Elenco dei compiti =
a: Rispondi a queste domande sulla riflessione su Dixit e Cor:
(i) Che cosa fa risuonare Dixit?
(ii) Con che cosa non si giocano le manovre importanti nella nostra esistenza?
(iii) A partire da che cosa siamo fratelli tra di noi?
b: Quali sono tutte le cose che la riflessione su Dixit e Cor attribuisce al cuore con le espressioni «le sue», «i suoi» o «il suo»?
c: Riprendi la riflessione su Dixit e Cor e proseguila a partire dal punto in cui si interrompe.

Dixit: non è una sigla commerciale che esprime il dire a vanvera che riempie facilmente bocca e orecchie senza comunicare di fatto nulla. Dixit è la parola che si esprime attraverso l’azione concreta. Fa risuonare la parola d’ordine dell’amore che sconfigge ogni paura e rende liberi. Tibi dixit: nella  misura in cui accogliamo il Verbo che ci rende figli di D-i-o, diveniamo pure noi persone capaci di generare Vita, di condividere con generosità i doni dello Spirito Santo. A cominciare dalla Parola che abbiamo ricevuto da D-i-o e che a Lui ora rivolgiamo pieni di fiducia.
Cor. Tutto ciò non è un calcolo destinato a dissolversi nel nulla. Non è un nostro progetto che vogliamo affermare ad ogni costo per sentirci validi e valorosi. Le manovre importanti nella nostra esistenza non si giocano con la forza bruta e neppure con l’acume dell’intelligenza. Siamo figli di D-i-o e fratelli tra di noi a partire dal cuore. Con le sue tachicardie, i suoi sobbalzi, le sue fragilità. Soprattutto con il suo abbandonarsi come un piccino sul petto della mamma celeste: D-i-o.

Elenco dei dati =
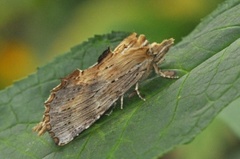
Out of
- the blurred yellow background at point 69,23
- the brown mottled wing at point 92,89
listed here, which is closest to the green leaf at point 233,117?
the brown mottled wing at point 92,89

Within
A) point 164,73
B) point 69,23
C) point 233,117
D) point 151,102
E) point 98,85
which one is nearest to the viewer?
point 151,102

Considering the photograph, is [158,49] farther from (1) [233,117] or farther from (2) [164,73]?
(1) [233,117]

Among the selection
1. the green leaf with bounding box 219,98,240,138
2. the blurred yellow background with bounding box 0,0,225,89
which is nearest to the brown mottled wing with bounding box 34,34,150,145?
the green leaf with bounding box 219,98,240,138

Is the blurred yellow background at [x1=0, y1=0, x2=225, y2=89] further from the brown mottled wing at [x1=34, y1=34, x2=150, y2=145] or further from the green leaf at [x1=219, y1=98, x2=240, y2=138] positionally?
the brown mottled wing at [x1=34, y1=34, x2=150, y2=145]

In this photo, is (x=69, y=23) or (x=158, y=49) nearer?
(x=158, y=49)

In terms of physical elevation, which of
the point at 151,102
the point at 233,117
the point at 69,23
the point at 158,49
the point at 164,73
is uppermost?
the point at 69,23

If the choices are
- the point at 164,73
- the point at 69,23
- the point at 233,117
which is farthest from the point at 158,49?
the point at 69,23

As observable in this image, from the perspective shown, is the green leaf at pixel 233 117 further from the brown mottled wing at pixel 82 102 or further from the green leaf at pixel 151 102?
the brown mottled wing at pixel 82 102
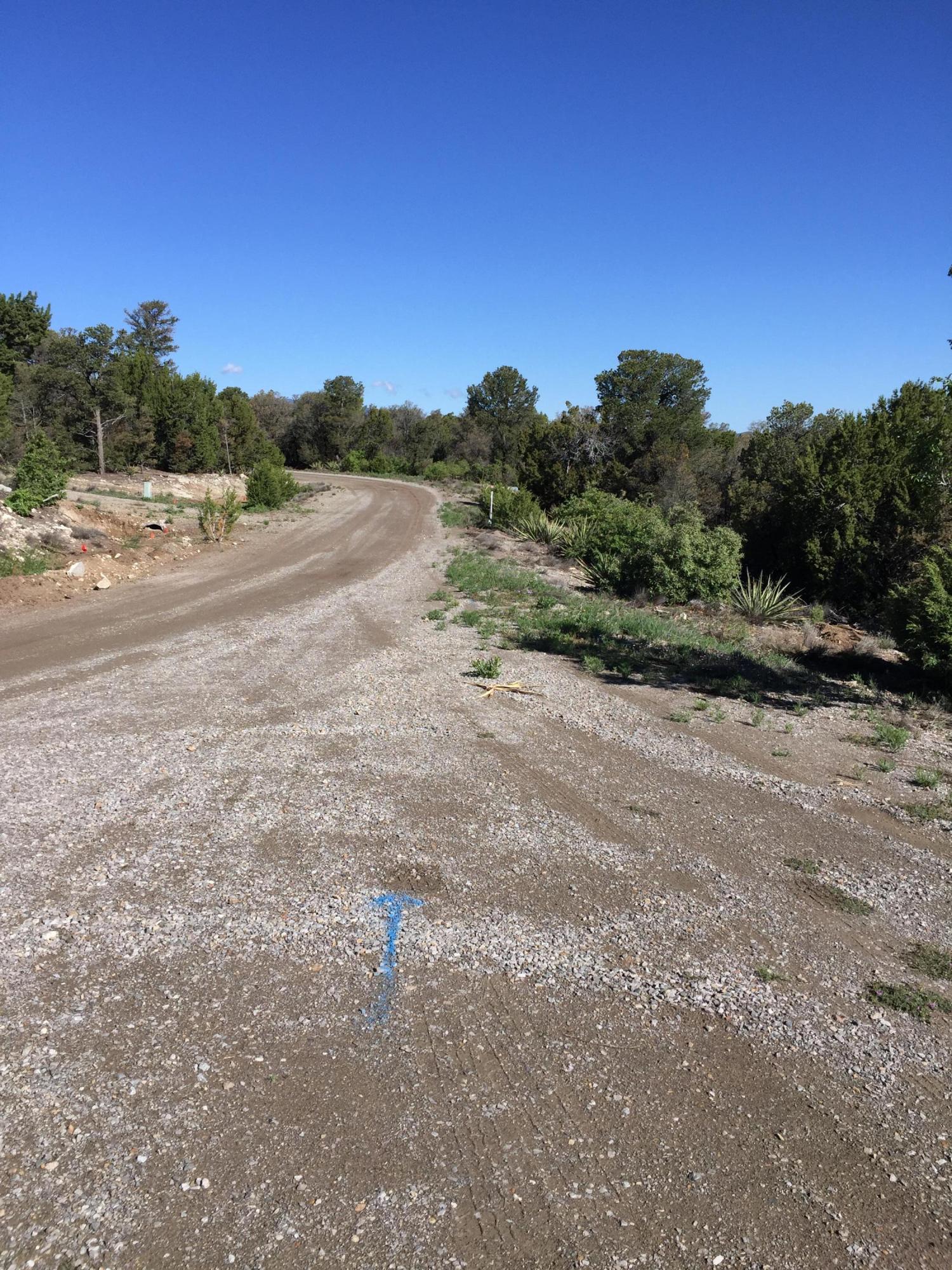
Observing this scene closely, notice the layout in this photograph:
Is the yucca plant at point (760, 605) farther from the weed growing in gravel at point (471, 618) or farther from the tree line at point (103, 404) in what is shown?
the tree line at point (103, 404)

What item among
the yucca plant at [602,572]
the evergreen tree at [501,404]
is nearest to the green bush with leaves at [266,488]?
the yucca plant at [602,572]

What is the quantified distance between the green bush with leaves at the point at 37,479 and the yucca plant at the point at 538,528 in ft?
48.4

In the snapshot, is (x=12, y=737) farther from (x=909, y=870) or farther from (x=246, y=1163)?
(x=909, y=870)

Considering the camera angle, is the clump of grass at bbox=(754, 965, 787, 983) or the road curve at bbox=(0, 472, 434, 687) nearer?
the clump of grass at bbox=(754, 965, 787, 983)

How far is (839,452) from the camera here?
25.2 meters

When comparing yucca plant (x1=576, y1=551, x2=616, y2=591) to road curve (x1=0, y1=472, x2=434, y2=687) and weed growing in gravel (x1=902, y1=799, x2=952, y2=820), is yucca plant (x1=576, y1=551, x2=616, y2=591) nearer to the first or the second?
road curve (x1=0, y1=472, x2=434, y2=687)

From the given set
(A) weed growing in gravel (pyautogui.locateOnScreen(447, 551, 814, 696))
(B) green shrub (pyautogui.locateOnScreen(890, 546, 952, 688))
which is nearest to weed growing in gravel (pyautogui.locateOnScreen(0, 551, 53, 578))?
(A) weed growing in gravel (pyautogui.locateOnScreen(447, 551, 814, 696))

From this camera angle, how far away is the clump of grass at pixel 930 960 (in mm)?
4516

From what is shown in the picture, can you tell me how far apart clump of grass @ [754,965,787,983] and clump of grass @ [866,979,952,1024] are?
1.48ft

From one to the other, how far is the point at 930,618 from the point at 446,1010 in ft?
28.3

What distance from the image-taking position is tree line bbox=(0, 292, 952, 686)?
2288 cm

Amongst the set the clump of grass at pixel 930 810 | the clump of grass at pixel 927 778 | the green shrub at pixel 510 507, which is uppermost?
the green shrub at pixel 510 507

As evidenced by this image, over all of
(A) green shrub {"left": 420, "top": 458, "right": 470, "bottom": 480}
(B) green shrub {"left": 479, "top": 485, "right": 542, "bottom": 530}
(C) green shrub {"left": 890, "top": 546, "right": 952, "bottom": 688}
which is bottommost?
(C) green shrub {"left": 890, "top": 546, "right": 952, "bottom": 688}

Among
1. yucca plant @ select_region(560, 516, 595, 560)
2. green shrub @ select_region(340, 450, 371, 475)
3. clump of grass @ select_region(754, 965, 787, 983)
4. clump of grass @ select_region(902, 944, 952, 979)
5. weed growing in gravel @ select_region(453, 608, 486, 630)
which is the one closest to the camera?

Risultati dei compiti =
a:
(i) La parola d'ordine dell'amore che sconfigge ogni paura e rende liberi.
(ii) Con la forza bruta e neppure con l'acume dell'intelligenza.
(iii) Dal cuore.

b:
- le sue tachicardie
- i suoi sobbalzi
- le sue fragilità
- il suo abbandonarsi come un piccino sul petto della mamma celeste

c:
Meum: nel recuperare la nostra persona quale figli di D-i-o, distacchiamo da noi stessi le innumerevoli sanguisughe che ci assalgono e ci svenano senza pietà. Diveniamo quello che già siamo per grazia del battesimo. Inoltriamoci nella quaresima verso la tappa del Tabor. Andiamo oltre. Senza timore. Con rinnovata fiducia in Colui che ci ha raccolti vicino a sé per condividere con noi il suo destino di amore e di pace, di verità e bellezza.
L’introito Tibi dixit è tramandato da due recensioni strettamente correlate: una romana, l’altra gregoriana. La prima rivela una trasmissione più stabile nella costruzione ripetitiva dei due nuclei qui colorati in giallo e in azzurro. Ciò che colpisce è, tuttavia, una differente interpretazione o esegesi del testo salmico divenuto preghiera della Chiesa tutta e del singolo credente. Ciascun lettore può facilmente capirlo. Basta ascoltare la frase 2 oppure guardare le trascrizioni che evidenziano, appunto, la differenza: quæsivi (ROM) e vultum tuum (GRG).